First Lady of New York
- In role January 1, 1995 – December 31, 2006
- Governor: George Pataki
- Preceded by: Matilda Cuomo
- Succeeded by: Silda Wall

First Lady of Peekskill
- In role January 1, 1981 – December 31, 1984
- Preceded by: Priscilla Bianco
- Succeeded by: Ruth Jackson

Personal details
- Born: Mary Elizabeth Rowland November 17, 1950 (age 75) Dallas, Texas, U.S.
- Party: Republican
- Spouse: George Pataki ​(m. 1973)​
- Children: 4, including Allison Pataki
- Alma mater: Clark University

= Libby Pataki =

First Lady of New York

Libby Pataki (born Mary Elizabeth Rowland; November 17, 1950) is the former First Lady of New York and the wife of former New York Governor George Pataki. She served as First Lady from 1995 to 2006 during the three terms of her husband's administration.

==Life and career==
Pataki was born in Dallas, Texas, to Monique (Leblanc) and Col. Henry C. Rowland, Jr., an army officer and diplomat.
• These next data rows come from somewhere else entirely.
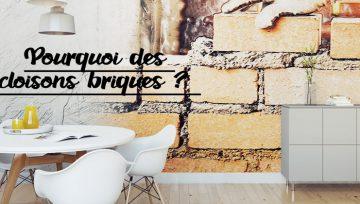 PLATRERIE: Pourquoi des cloisons briques ?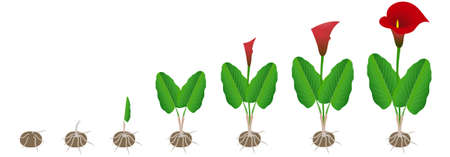 Cycle of growth of calla lilies from a tuber on a white background.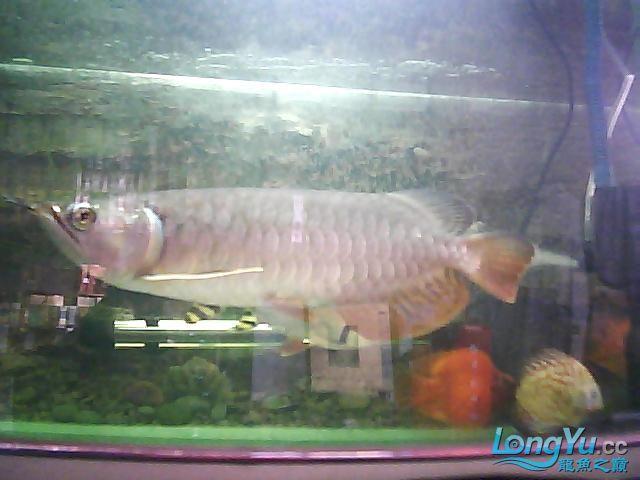 到家两个月的小高背 北京观赏鱼 北京龙鱼第4张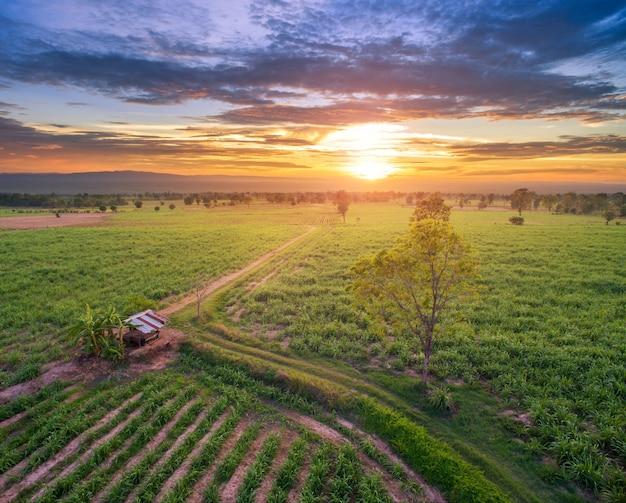 日没時の劇的な空撮の田園風景を抽象化します。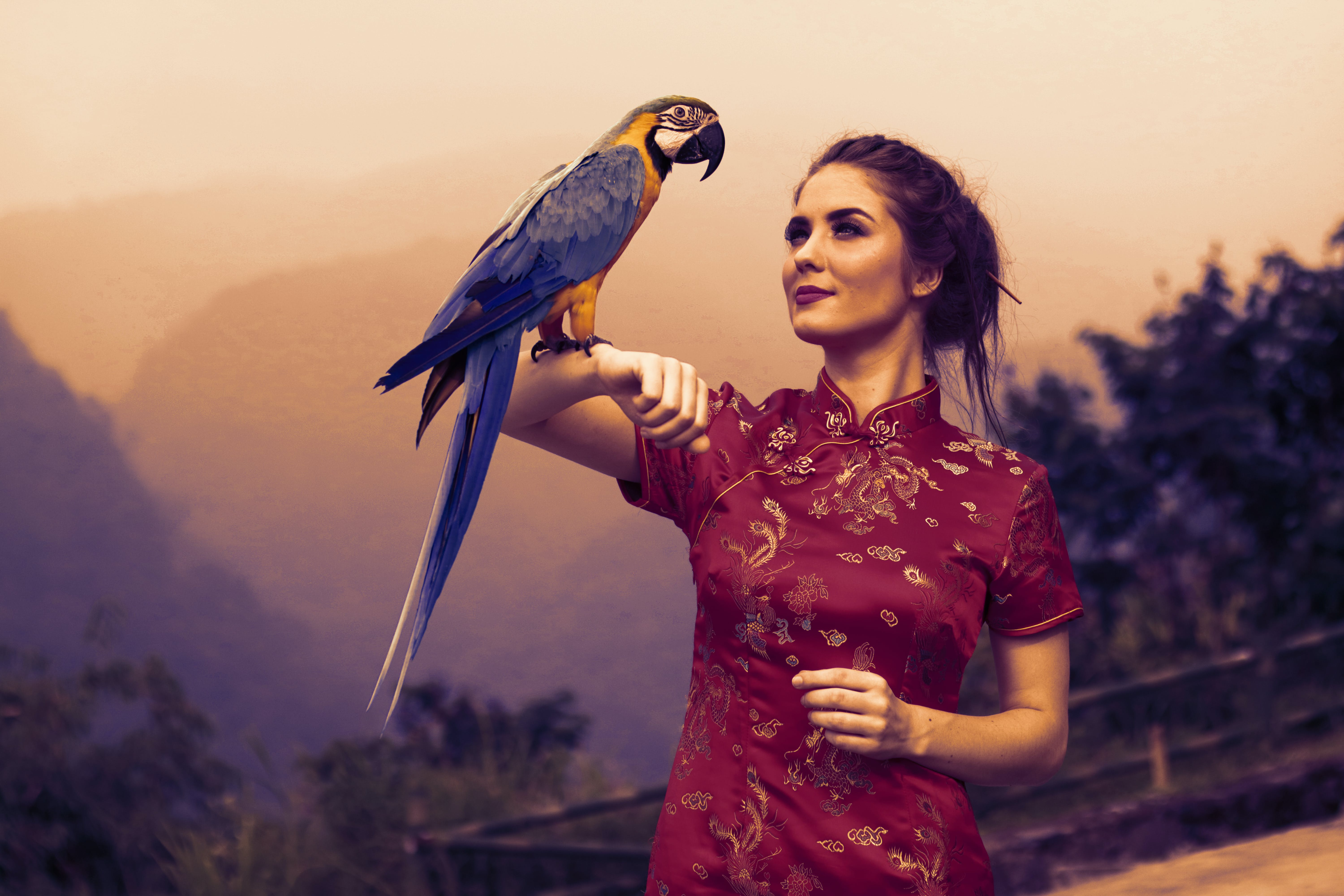 Free stock photo of woman with animal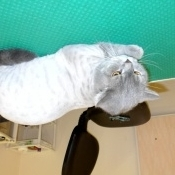 Кот британец после стрижки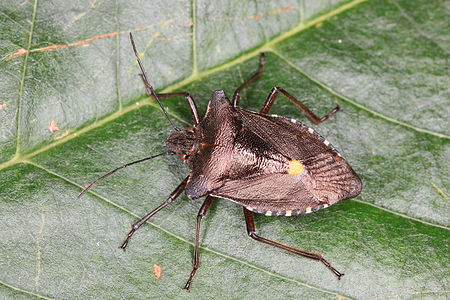 a forest bug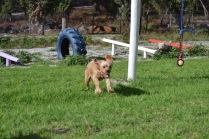Banksia Park Puppies Cuzzle - 6 of 14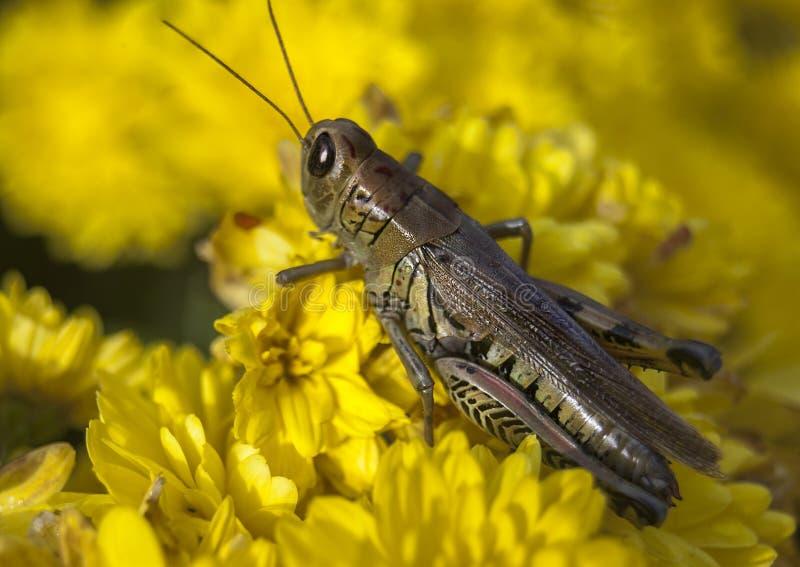 Insect, Grasshopper, Yellow, Locust
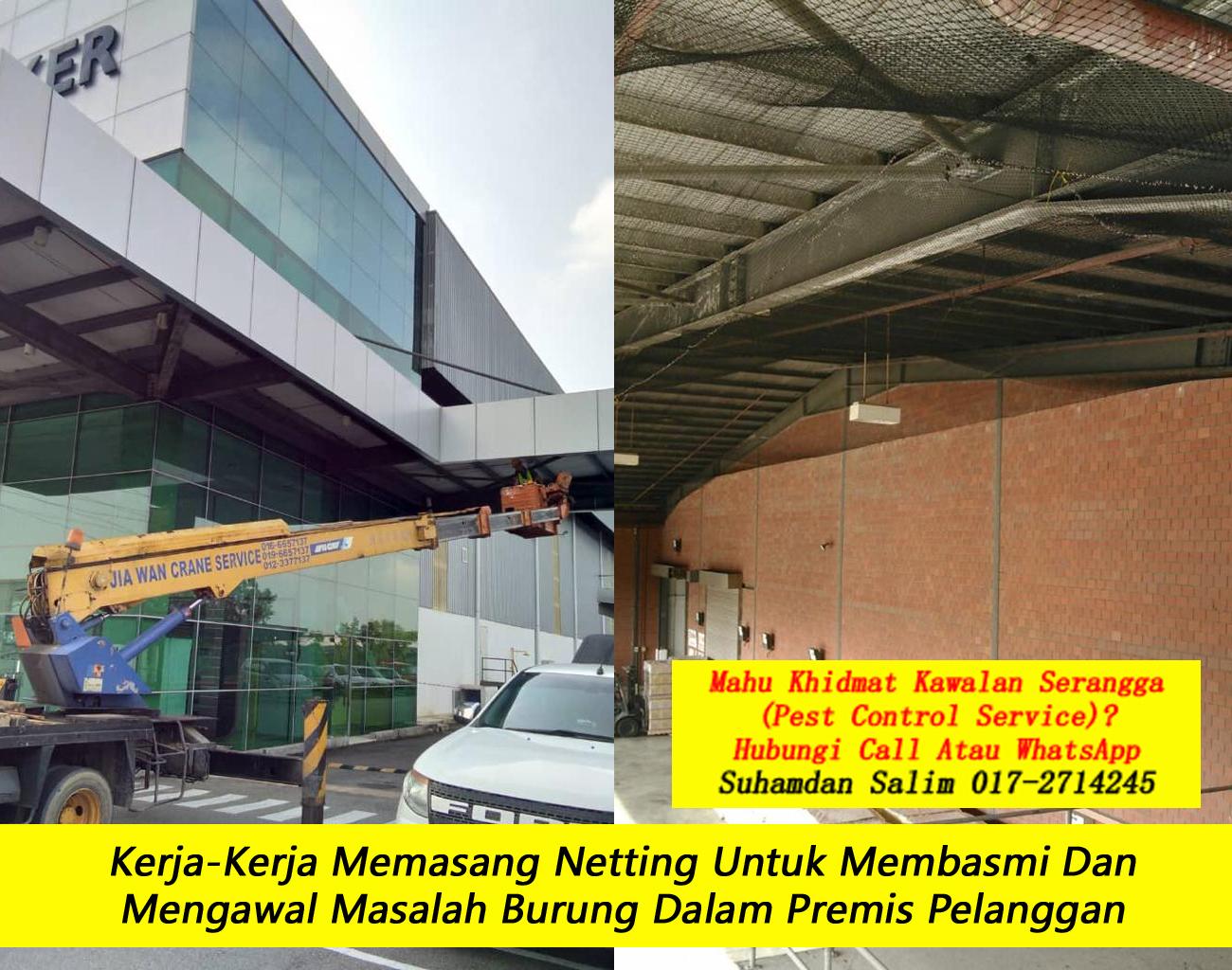 khidmat kawalan serangga burung kelawar syarikat kawalan serangga company pest control Sentul kl taman perumahan kawasan perindustrian near me felda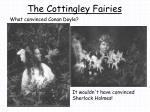 the cottingley fairies
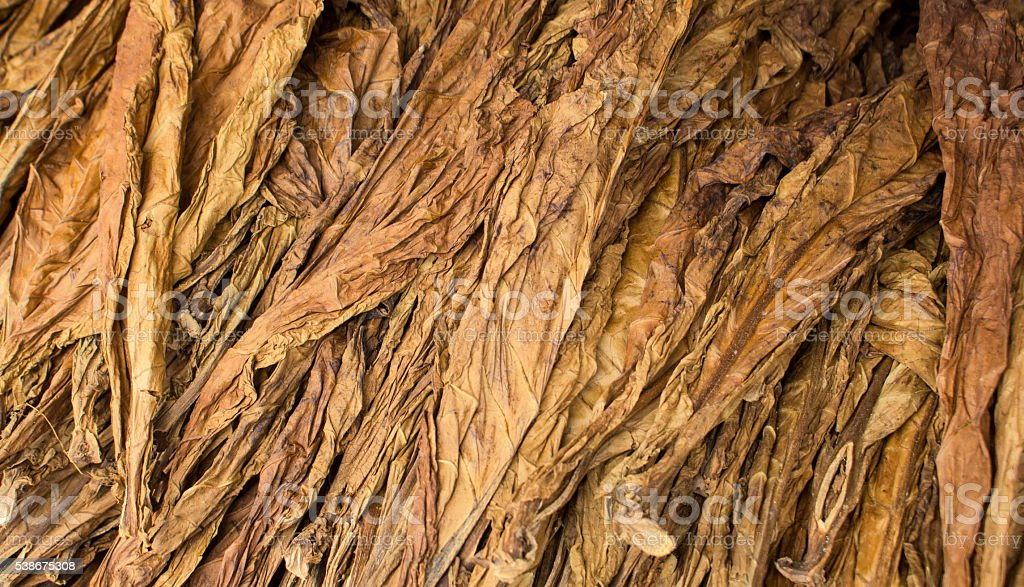 Dried tobacco leaves, tobacco leaf background stock photo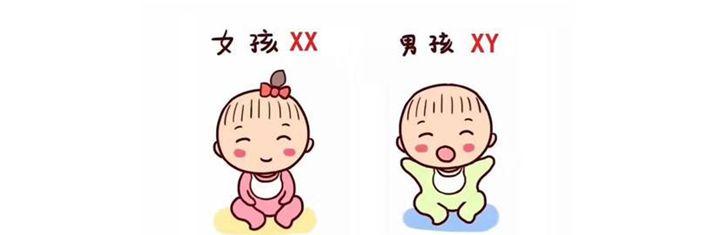 香港验血测男女准最详细的介绍流程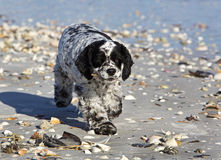 Cocker Spaniel mixed breed dog Royalty Free Stock Photos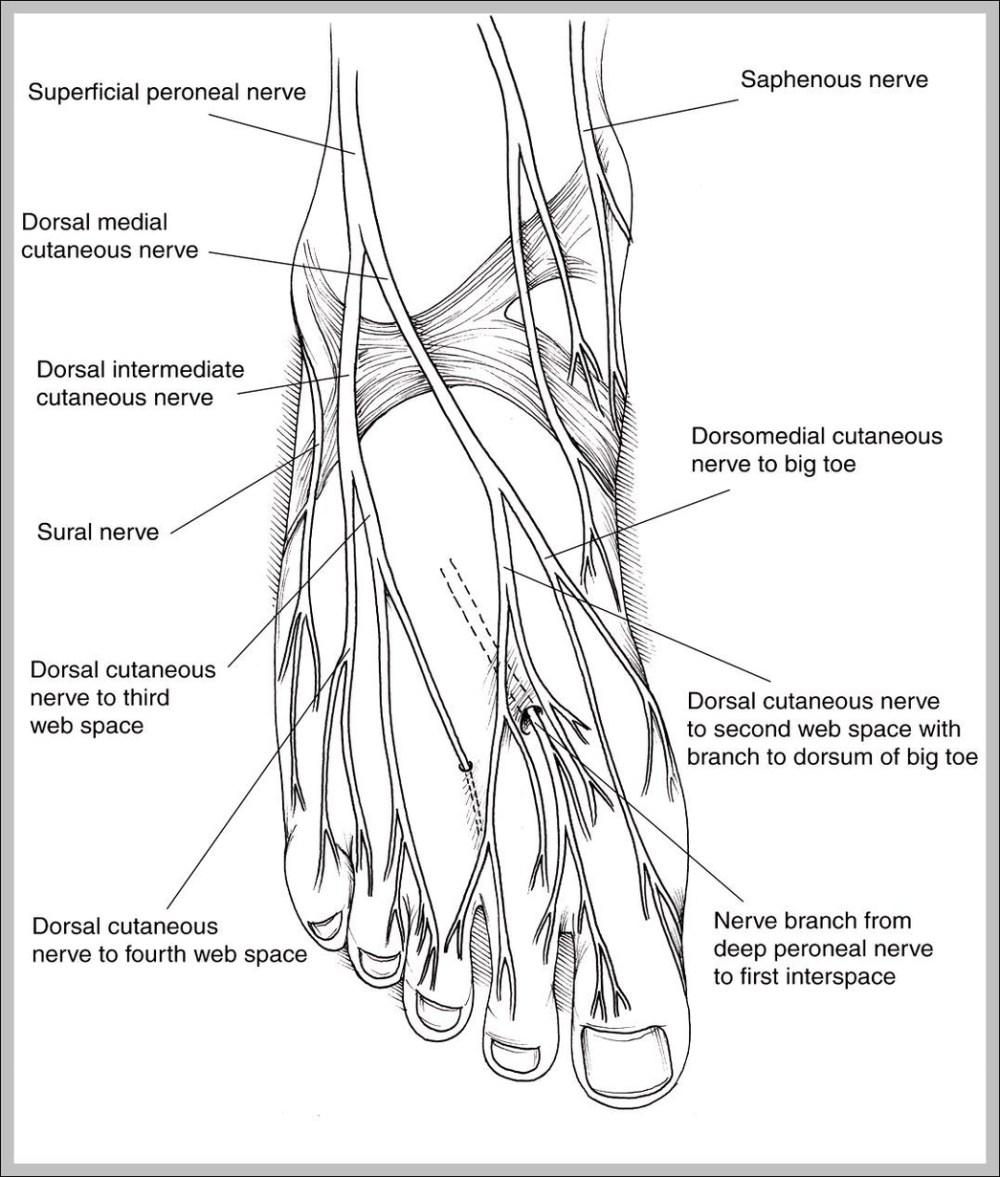 medium resolution of nervous system diagram graph diagram diagram of nerves in human body diagram of nerves in human body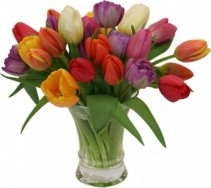 Spring Welcome Mixed Tulip Vase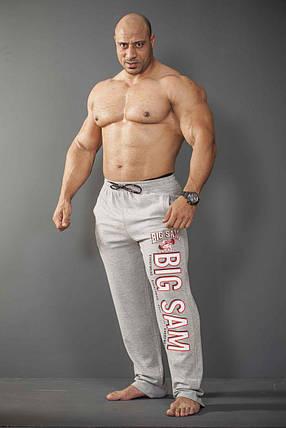 Штаны спортивные Big Sam 0810, фото 2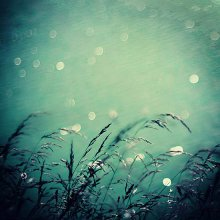 Dark Water / ............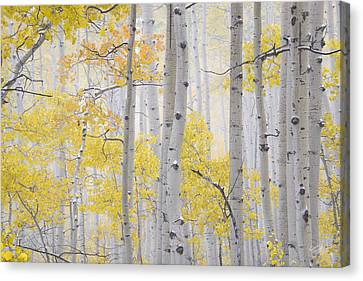 Autumn Aspens 2 Canvas Print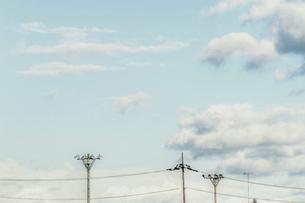 雲と電灯の写真素材 [FYI03169484]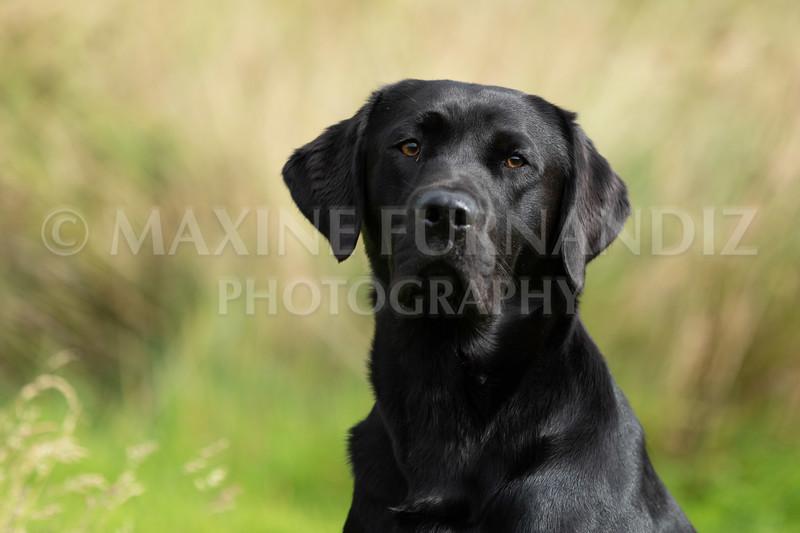 Polly Dunckleys Dogs-2675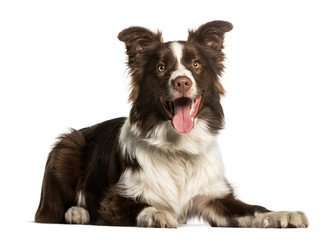 Wall Mural - Border Collie against white background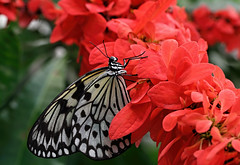 Paper Kite butterfly (Millie Cruz (On and Off)) Tags: paperkite butterfly blackandwhite insect flowers red
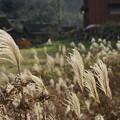 写真: 初冬の風景2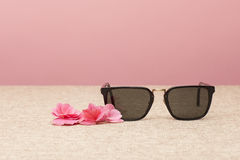 Brown Sunglasses on canvas Royalty Free Stock Photos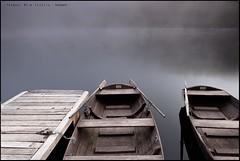 Barcos-en-Mummelsee (eredita) Tags: lago paisaje niebla fernan fondodeescritorio selvanegra germani eredita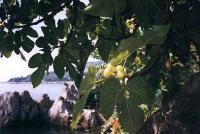Инжир самосейка на каменистом склоне над Чеховской бухтой в Гурзуфе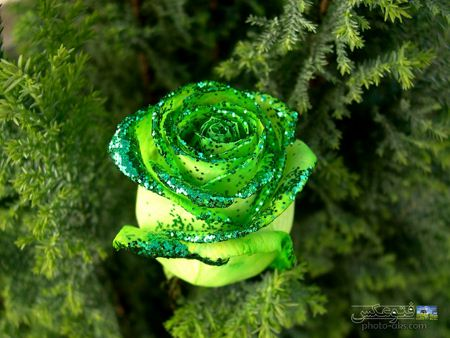 green_rose_flower.jpg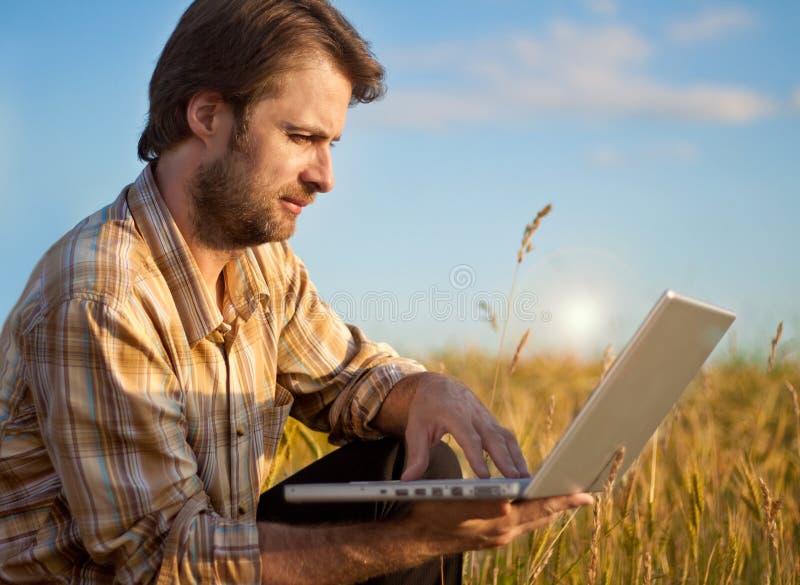 Moderne landbouwer op tarwegebied met laptop royalty-vrije stock foto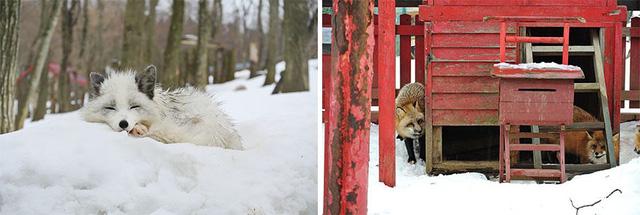 Một chú cáo tuyết nổi bật giữa trời giá rét.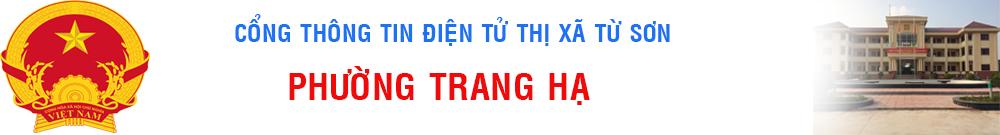 banner trang ha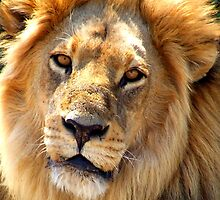 Male Lion up Close by Kevin Jeffery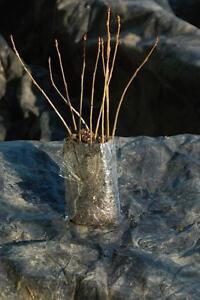 Poplar Seedlings & Bareroot Trees For Shelterbelts.  We Ship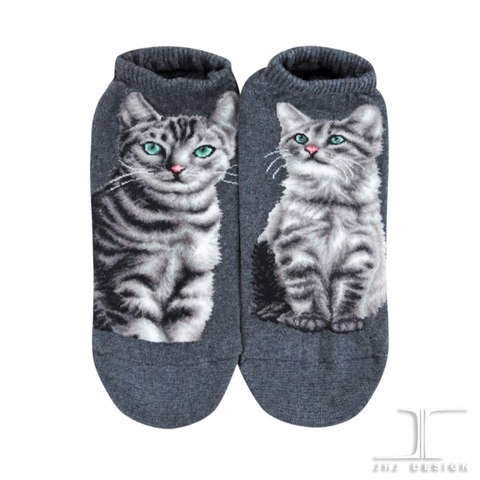 Cat Ankles - American Shorthair Gray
Her mother was French.

As First Lady, Pataki focused on promoting the state's agriculture industry and preventing breast cancer. Traveling throughout the state of New York, she worked to increase public awareness of breast cancer.

Pataki is a former marketing executive who managed the family farm in Peekskill, New York. As First Lady, Pataki accepted contracts to serve as a marketing consultant with various corporations, including Revlon.

In 2000, Pataki appeared on a radio show in which she criticized then-New York Mayor Rudy Giuliani for taking too long to drop out of the U.S. Senate race against First Lady Hillary Clinton. Pataki said that the delay hampered the campaign of the eventual Republican nominee, Congressman Rick Lazio.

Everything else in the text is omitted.